===== ПРИВЕДЁННЫЙ ОТРЫВОК

Выжившие и добравшиеся до Павлодара казахи тащили на базар все, что у них еще оставалось. Можно было дешево купить лисьи и волчьи шубы, отличные паласы, инкрустированные кошмы, тисненые кожаные сосуды для кумыса, старинные серебряные украшения. Были люди, специально занимавшиеся скупкой, переправляющие эти вещи в большие города и - по слухам - очень на этом наживавшиеся.
У ссыльных не было заведено покупать у голодающих. Считалось: есть лишний рубль - отдай так. Но соблазн был слишком велик, и то и дело в знакомых семьях появлялись ковры и кошмы.
Это была самая большая в Павлодаре и самая богатая организация, объединявшая с десяток скотоводческих совхозов, принявших практически почти весь оставшийся в районе скот.
Директором треста был Николай Иванович Бондаренко, по существу - хозяин района и личность весьма примечательная. Лет 40 с чем-то, из дальневосточных украинцев. Без образования. Герой гражданской войны в Приморье, кажется, был командиром кавалерийского полка. Шинель нараспашку, орден на груди, галифе, папаха на затылке. Зычный командирский голос, пересыпанная матерщиной речь. Широкие, повелительные жесты. Бритая голова. Острые, неизменно подозрительные глаза.
Очень распространенный тип руководителя в те годы.
Вокруг него кормился постоянный штат прихлебателей и под-дакивателей. Всех мало-мальски подходящих женщин из аппарата треста, не исключая и зеленых девчонок, он пропустил через свою холостую квартиру. Но надо сказать, что всех их после этого и кормил исправно: ведь в его руках было все снабжение.
Обожал строительство и механизацию, ничего не понимая ни в том, ни в другом.

==========

§ ЧТО СДЕЛАТЬ:
**A)** В отрывке о Павлодаре замените «Шинель» на «Бурка» и перепишите фрагмент от слов «У ссыльных не» до слов «руководителя в те годы.» включительно.
**B)** Продолжите текст о Павлодаре, начав сразу после его последнего предложения.
Записи — самостоятельный материал, с отрывком о Павлодаре они не связаны.

===== ДАННЫЕ

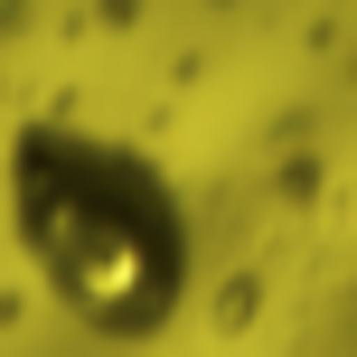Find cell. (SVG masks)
Segmentation results:
<instances>
[{
	"label": "cell",
	"instance_id": "cell-1",
	"mask_svg": "<svg viewBox=\"0 0 357 357\" xmlns=\"http://www.w3.org/2000/svg\"><path fill=\"white\" fill-rule=\"evenodd\" d=\"M0 235L29 291L85 339H160L197 282L188 197L132 132L38 113L0 151Z\"/></svg>",
	"mask_w": 357,
	"mask_h": 357
}]
</instances>
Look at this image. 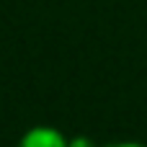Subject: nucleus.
<instances>
[{
    "label": "nucleus",
    "instance_id": "obj_1",
    "mask_svg": "<svg viewBox=\"0 0 147 147\" xmlns=\"http://www.w3.org/2000/svg\"><path fill=\"white\" fill-rule=\"evenodd\" d=\"M67 142L70 140L54 127H34L18 140V147H67Z\"/></svg>",
    "mask_w": 147,
    "mask_h": 147
},
{
    "label": "nucleus",
    "instance_id": "obj_2",
    "mask_svg": "<svg viewBox=\"0 0 147 147\" xmlns=\"http://www.w3.org/2000/svg\"><path fill=\"white\" fill-rule=\"evenodd\" d=\"M67 147H96L88 137H75V140H70L67 142Z\"/></svg>",
    "mask_w": 147,
    "mask_h": 147
},
{
    "label": "nucleus",
    "instance_id": "obj_3",
    "mask_svg": "<svg viewBox=\"0 0 147 147\" xmlns=\"http://www.w3.org/2000/svg\"><path fill=\"white\" fill-rule=\"evenodd\" d=\"M106 147H147V145H140V142H116V145H106Z\"/></svg>",
    "mask_w": 147,
    "mask_h": 147
}]
</instances>
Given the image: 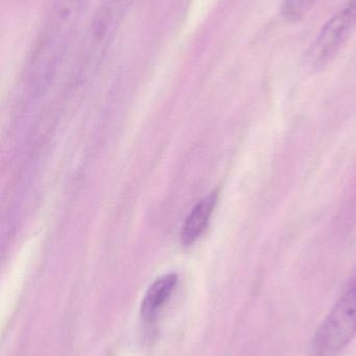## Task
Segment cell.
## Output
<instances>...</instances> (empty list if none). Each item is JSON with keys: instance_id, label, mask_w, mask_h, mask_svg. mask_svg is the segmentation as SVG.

==========

§ ОТВЕТЫ ПО ЗАДАНИЯМ:
**A)**
У ссыльных не было заведено покупать у голодающих. Считалось: есть лишний рубль - отдай так. Но соблазн был слишком велик, и то и дело в знакомых семьях появлялись ковры и кошмы.
Это была самая большая в Павлодаре и самая богатая организация, объединявшая с десяток скотоводческих совхозов, принявших практически почти весь оставшийся в районе скот.
Директором треста был Николай Иванович Бондаренко, по существу - хозяин района и личность весьма примечательная. Лет 40 с чем-то, из дальневосточных украинцев. Без образования. Герой гражданской войны в Приморье, кажется, был командиром кавалерийского полка. Бурка нараспашку, орден на груди, галифе, папаха на затылке. Зычный командирский голос, пересыпанная матерщиной речь. Широкие, повелительные жесты. Бритая голова. Острые, неизменно подозрительные глаза.
Очень распространенный тип руководителя в те годы.

**B)**
Не помню, почему я пошел к нему работать, вероятно, из-за снабжения. Долго и недоверчиво присматривался он ко мне, потом особо оценил то, чего сам не умел: способность к быстрым подсчетам в уме - сколько дает воды насос, сколько кирпича надо на коровник и т.п.
Пару раз устраивал мне странные прилюдные матерные разносы за несоблюдение субординации, пренебрежение к его указаниям - и между прочим, я молчал, так как он был прав.
Кормил он меня, в общем, прекрасно, но то и дело на время отлучал от материальных благ за неуважительность. А раз за то, что я пришел вечером к приятельнице, работавшей в тресте, и, заставши там Бондаренка - не ушел, курил его папиросы, сидел на столе и болтал ногами - и в конце концов пересидел его.
Везде он таскал меня с собой по району, где трест что-то строил. Однажды ехали мы с ним вдвоем, и он гнал газик без дороги, по чистой степи, до 100 км в час. Вернувшись, я на работе очень восхищался его ездой, и сказал, что когда разбогатею, то непременно найму Бондаренка в шофера. Ему это туг желередали, и он надолго лишил меня продуктовых подачек, в том числе бесподобного соленого экспортного масла с ароматом полыни, которое производилось только в Казахстане и вывозилось, как говорили, даже в Голландию. Экспорт, кстати, не прекращался и во время большого голода.
Дохнул скот у Бондаренки без кормов, рождались не вовремя телята - коровники были не готовы, «раздевали» трактора, воровали горючее, а ему все сходило с рук. Он был фактическим хозяином огромного района, и его никто не контролировал.
По стране было тогда полно таких директоров-выдвиженцев, крикунов, малограмотных и серых, везде - на заводах, в сельском хозяйстве, в организациях, институтах, - ненавидевших интеллигенцию, по мере сил разваливающих работу и приносивших неисчислимые убытки. Из-за своей подозрительности способствовавших появлению огромного количества «вредительских» дел в 30-х годах.
У степных казахов было свое устное радио, называвшееся «узун-кулак», то есть длинное ухо. Сколько было примеров непостижимо быстрой передачи новостей из конца в конец огромного степного края, притом точно, без малейшего искажения.
Свой «узун-кулак» был и у ссыльных, я так и не смог выяснить, как он срабатывал; но важная новость всегда доходила до нас быстро и своевременно.
Таким манером узнали мы ранней весной 1933 года, что по Казахстану совершает инспекционную поездку генеральный прокурор СССР Сольц и что в Петропавловске он приостановил большое дело о вредительстве на мясокомбинате, освободил всех обвиняемых и извинился перед ними на общем собрании коллектива.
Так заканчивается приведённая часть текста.